Pajak Penerangan Berakhir 12 Desember 2021, Seperti Apa Kelanjutannya?

Kementerian Keuangan atau Kemenkeu sedang menyiapkan aturan transisi terkait pemungutan pajak penerangan jalan.

Perlu diketahui pajak penerangan jalan merupakan pajak atas penggunaan tenaga listrik yang dihasilkan sendiri ataupun bersumber dari lainnya. Penerangan jalan merupakan penggunaan tenaga listrik untuk menerangi jalan umum yang rekeningnya dibayarkan oleh pemerintah daerah.

Objek pajak penerangan jalan ialah penggunaan tenaga listrik meliputi seluruh pembangkit listrik. Dasar pengenaan pajak penerangan jalan ialah Nilai Jual Tenaga Listrik yang ditetapkan ialah yang berasal dari sumber lain dengan pembayaran dan dalam hal tenaga listrik yang dihasilkan sendiri dengan nilai jual tenaga listrik berdasarkan kapasitas tersedia. Besaran pokok pajak penerangan jalan yang terutang dihitung menggunakan cara mengalikan tarif PPJU dengan dasar pengenaan PPJU.

Baca juga Pemerintah Susun PP Mengatur Pajak Listrik

Aturan ini dibutuhkan setelah sebelumnya Mahkamah Konstitusi telah memutuskan bahwa penarikan pajak ini hanya berlaku hingga 12 Desember 2021. Direktur Jenderal Perimbangan Keuangan Kemenkeu Astera Primanto Bhakti telah menjelaskan bahwa pihaknya sedang melakukan konsultasi publik atas Rancangan Peraturan Pemerintah mengenai Pemungutan Pajak Barang dan Jasa Tertentu atas Tenaga Listrik (RPP PBJT-TL).

Penyusunan RPP PBJT-TL ini berjalan dikarenakan MK memutuskan bahwa pemungutan PPJ sesuai dengan yang tercantum dalam Undang-Undang Pajak Daerah dan Retribusi Daerah (PDRD) hanya dapat berjalan hingga 12 Desember 2021.

Pemerintah wajib membuat ketentuan pemungutan PPJ sejak 13 Desember 2021 hingga saat ini. Dalam temu media, Prima mengatakan harapannya dalam waktu yang tidak lama dapat diselesaikan dengan cara pengenaan yang tetap, hal ini dikarenakan pajak penerangan jalan dipungut oleh PLN.

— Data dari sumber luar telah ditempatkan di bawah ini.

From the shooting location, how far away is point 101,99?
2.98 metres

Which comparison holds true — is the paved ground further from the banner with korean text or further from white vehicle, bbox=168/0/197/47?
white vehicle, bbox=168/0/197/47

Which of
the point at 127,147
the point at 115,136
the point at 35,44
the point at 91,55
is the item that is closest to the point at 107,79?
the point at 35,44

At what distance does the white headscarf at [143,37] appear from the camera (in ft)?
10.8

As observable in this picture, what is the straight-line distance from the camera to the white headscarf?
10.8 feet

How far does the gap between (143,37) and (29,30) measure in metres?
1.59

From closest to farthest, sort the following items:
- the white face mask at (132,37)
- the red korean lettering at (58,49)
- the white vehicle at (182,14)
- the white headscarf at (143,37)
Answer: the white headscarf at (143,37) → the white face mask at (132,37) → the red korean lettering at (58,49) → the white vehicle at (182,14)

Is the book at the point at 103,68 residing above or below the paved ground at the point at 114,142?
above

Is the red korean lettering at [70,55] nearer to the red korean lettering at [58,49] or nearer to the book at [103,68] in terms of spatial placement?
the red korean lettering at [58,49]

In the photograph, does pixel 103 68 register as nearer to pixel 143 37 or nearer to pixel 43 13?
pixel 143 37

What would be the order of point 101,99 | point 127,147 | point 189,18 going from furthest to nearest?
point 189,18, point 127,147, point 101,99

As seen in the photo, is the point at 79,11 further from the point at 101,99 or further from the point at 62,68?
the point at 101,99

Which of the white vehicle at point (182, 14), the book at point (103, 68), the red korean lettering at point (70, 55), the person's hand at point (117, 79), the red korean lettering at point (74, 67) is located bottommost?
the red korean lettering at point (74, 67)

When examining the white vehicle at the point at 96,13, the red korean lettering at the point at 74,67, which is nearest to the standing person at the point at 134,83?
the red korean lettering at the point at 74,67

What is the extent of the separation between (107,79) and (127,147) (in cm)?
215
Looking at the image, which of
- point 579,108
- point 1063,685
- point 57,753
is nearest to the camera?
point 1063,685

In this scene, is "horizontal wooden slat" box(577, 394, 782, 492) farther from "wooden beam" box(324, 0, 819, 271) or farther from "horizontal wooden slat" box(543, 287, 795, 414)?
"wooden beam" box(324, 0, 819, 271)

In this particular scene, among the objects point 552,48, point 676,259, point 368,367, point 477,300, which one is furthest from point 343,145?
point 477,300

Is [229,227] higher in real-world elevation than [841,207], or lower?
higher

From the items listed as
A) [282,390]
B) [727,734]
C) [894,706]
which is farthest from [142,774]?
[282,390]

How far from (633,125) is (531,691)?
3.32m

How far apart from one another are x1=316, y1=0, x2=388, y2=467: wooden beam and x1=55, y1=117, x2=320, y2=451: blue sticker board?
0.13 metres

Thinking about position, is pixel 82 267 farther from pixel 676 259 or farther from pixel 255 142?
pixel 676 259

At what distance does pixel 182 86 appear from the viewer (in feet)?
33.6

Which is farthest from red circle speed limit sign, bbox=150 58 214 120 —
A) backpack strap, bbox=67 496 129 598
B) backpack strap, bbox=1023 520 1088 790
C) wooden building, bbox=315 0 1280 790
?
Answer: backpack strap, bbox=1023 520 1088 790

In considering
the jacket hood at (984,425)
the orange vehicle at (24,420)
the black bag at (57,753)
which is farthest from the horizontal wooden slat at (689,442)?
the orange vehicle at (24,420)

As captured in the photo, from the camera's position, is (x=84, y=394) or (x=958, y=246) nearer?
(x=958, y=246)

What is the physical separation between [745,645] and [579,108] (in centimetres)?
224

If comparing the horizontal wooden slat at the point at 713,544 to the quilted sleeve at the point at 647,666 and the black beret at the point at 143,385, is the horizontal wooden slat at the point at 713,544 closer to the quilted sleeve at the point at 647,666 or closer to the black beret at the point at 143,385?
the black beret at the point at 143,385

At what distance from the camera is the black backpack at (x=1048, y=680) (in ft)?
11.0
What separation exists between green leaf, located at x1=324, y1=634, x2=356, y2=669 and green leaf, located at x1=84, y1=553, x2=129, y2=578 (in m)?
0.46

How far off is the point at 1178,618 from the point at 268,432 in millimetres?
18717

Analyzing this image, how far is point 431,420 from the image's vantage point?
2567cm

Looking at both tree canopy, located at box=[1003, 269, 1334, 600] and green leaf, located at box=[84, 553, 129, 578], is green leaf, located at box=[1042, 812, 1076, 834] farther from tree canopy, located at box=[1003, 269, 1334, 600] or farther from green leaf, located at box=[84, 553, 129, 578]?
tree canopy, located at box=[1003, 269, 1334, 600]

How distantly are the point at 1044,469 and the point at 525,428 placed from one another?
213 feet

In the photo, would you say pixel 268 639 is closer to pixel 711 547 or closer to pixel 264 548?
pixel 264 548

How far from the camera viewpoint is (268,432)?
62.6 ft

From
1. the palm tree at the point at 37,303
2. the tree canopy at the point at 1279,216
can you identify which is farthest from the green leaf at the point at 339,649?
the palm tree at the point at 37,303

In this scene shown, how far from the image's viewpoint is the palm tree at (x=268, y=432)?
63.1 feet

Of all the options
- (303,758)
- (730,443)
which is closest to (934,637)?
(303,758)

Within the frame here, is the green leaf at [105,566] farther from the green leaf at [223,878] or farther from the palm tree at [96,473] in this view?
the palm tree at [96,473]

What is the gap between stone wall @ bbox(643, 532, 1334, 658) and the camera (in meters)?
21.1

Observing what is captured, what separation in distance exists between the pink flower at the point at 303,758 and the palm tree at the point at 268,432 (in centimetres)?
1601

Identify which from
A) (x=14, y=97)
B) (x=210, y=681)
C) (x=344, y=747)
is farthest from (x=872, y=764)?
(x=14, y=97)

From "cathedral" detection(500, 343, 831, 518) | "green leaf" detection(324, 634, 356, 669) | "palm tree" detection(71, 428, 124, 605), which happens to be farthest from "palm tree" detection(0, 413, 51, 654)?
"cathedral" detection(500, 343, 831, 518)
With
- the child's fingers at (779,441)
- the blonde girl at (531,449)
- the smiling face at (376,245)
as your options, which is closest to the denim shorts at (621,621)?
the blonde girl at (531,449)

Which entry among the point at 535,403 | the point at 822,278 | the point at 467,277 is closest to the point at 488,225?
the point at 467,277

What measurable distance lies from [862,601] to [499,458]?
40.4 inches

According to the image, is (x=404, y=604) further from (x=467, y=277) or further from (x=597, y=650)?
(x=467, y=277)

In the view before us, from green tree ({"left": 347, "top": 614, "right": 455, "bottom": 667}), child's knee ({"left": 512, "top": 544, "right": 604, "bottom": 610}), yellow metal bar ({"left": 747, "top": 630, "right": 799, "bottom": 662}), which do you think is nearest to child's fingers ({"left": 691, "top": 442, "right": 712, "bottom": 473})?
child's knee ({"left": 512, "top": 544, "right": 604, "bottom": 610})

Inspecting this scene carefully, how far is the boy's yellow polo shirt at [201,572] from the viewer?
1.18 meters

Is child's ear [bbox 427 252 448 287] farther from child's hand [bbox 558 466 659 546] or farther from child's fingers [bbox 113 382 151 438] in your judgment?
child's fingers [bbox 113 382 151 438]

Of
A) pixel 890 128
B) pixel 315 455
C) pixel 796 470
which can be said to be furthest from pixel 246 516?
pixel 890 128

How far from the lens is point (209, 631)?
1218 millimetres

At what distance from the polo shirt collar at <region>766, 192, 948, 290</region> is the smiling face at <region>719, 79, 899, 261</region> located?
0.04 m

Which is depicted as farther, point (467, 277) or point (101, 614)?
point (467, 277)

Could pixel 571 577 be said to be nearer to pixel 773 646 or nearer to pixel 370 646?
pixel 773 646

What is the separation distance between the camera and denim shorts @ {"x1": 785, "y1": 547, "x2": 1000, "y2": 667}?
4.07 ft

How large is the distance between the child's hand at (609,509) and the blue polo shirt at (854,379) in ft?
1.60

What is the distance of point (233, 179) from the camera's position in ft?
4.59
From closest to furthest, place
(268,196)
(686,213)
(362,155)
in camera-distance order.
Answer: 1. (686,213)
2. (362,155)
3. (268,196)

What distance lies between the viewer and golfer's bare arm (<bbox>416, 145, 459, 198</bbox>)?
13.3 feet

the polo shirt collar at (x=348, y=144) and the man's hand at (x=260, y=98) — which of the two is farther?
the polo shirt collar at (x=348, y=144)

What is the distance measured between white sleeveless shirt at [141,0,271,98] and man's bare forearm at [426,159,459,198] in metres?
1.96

Baca juga Penarikan Pajak Untuk Operasional Negara, Dari Subsidi LPG Hingga Listrik

Menurutnya, saat ini Kemenkeu sedang melakukan konsultasi publik terkait ketentuan PBJT-TL, termasuk pajak penerangan jalan. Dalam proses penyusunannya pun dapat dilihat ketika aturannya berlaku, dimana Prima mengatakan bahwa proses transisi akan berjalan dengan aman. Transisi yang akan dilakukan adalah yang paling mudah, halus, dan tidak mempersulit masyarakat.

RPP PBJT-TL menyebutkan bahwa pemerintah wajib mengembalikan pemungutan pajak penerangan jalan setelah 12 Desember 2021 kepada konsumen atas penggunaan tenaga listrik yang disediakan oleh penyedia tenaga listrik dalam hal ini ialah PT PLN (Persero).